JN: They’re really quite different processes and mindsets for me. I love working with other musicians in a band, creating a piece of music together, but working on films, I do really enjoy being the lead musical voice. Obviously, there’s a lot of collaboration involved in making a film score, I’ve always gravitated towards collaborative creative processes, and I’ve never been wired to be one of those artists who creates music ex nihilo purely for myself. But I enjoy being the one steering the musical ship when making a score, and in terms of process, that means I’m working on my own, at my own pace, constrained by deadlines, of course, is also helpful because I’m a procrastinator by nature, and generating all the ideas myself, which is radically different from the way every band I’ve been a part of has operated.

What is it about composing music for film that interests you and why at this point in your career have you decided to start doing it?

JN: I could ramble on for a long time with this answer, because there are a million little things about the scoring process that really appeal to me, but a quickish list of some of the biggies: Firstly, the best film music involves elegantly precise, immaculately crafted musical statements, and I love the process of searching for, and then whittling and refining to perfect, those simple but not simplistic, direct, elegant statements. I also feel that the consideration of timbre is such an important part of the scoring process, searching for unique sounds that create a unique sonic world for the film, and that kind of timbral quest is completely my musical wheelhouse.

The best film music involves elegantly precise, immaculately crafted musical statements.

Every film score presents an opportunity to create a new and different sonic landscape, and sometimes even involves learning about musical styles and genres that the composer isn’t intimately familiar with, and I love that a job can involve that much exploration and discovery. And finally, and most simply, I have always loved movies, and I love being part of the intense and intensely rewarding collaborative process involved in making one. In terms of why now, I had literally always thought about it, but being in bands and being on the road had always kept me from seriously pursuing it. Since I was in my early 20s, it was something I was excited to do “one day”. Eventually, I just got to a point where I was sick of putting it off and jumped in. And indeed, it’s an awesome fit for me and my musical personality.

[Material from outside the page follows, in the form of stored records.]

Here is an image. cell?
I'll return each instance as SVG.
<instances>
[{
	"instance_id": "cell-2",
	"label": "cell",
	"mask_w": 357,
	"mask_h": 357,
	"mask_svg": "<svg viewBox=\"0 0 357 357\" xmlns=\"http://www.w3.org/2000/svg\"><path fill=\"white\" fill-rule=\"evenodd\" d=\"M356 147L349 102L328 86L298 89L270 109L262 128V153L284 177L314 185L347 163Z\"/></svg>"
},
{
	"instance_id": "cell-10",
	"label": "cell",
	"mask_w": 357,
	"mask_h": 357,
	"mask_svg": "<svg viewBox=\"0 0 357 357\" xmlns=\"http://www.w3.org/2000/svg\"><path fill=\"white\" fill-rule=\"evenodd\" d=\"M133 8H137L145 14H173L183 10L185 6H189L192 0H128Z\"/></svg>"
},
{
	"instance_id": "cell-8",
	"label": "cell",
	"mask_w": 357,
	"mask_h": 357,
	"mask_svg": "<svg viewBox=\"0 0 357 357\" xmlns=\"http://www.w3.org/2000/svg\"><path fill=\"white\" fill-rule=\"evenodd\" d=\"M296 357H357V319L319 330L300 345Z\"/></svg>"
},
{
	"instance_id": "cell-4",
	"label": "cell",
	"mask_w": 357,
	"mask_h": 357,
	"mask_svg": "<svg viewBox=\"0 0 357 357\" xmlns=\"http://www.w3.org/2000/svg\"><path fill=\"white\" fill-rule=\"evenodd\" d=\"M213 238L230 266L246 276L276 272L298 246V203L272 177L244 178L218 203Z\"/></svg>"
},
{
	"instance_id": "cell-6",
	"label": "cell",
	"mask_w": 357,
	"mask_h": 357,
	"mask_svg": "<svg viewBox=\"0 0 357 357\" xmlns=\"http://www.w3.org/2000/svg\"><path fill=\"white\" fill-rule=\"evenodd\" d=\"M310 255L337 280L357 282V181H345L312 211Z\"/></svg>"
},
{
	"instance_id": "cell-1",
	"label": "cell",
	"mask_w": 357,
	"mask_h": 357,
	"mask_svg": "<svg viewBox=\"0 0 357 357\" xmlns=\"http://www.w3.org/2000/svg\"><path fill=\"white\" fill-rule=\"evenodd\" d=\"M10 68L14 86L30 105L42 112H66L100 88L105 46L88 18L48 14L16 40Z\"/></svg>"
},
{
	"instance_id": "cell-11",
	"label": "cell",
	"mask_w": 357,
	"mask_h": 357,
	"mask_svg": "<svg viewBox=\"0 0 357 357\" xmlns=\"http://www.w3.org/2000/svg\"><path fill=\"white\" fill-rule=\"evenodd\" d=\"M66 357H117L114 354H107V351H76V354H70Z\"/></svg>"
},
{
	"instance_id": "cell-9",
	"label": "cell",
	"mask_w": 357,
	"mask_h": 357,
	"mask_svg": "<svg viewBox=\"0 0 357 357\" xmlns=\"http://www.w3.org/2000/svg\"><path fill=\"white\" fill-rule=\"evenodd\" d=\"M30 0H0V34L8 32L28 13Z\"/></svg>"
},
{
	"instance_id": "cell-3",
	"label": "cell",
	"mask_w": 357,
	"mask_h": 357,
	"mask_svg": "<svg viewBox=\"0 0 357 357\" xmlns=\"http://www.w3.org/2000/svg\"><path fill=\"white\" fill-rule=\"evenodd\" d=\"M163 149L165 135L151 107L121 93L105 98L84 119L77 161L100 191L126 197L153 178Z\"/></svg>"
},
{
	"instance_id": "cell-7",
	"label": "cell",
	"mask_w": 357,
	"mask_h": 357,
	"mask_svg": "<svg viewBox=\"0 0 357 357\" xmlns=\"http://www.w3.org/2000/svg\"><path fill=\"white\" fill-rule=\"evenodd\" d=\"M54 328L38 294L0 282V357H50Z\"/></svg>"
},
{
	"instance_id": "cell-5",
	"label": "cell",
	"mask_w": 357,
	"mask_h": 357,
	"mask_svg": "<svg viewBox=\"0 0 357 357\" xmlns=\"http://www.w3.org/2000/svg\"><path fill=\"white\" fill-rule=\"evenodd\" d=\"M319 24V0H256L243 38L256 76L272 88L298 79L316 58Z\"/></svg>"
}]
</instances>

What will you both be working on next?

JN: I’m currently finishing a score for a fun independent feature film with a very different score from Luzzu’s, and then starting a documentary score whose sound will go, at least as of now, you never know until it’s actually been written, in yet another wildly different direction. See what I mean about how scoring gives me the opportunity to explore different musical territories? I don’t think I can give any specific details about either project yet, but they’re both very exciting for me.

In terms of collaborating with Alex, again I don’t know how much I can say, feel free to redact, Alex! But we’ve already talked a little about working together on his next project. Which is tremendously exciting for me, both because I am generally excited to work with Alex whenever he needs music for something and because this project in particular sounds spectacular. But I’ll leave the sharing of any details to him.

AC: After the years of developing and shooting Luzzu, working with Jon was absolutely the cherry on top of the cake… and now, I’d like a whole bowl of cherries! I’m hopeful we’ll re-team on my next film soon. The story is also set in Malta and will be made in a similar style as Luzzu. Part of the film deals with the subject of music itself, so Jon will have his work cut out for him. Speaking as a fan, I honestly can’t wait to hear what he does with it.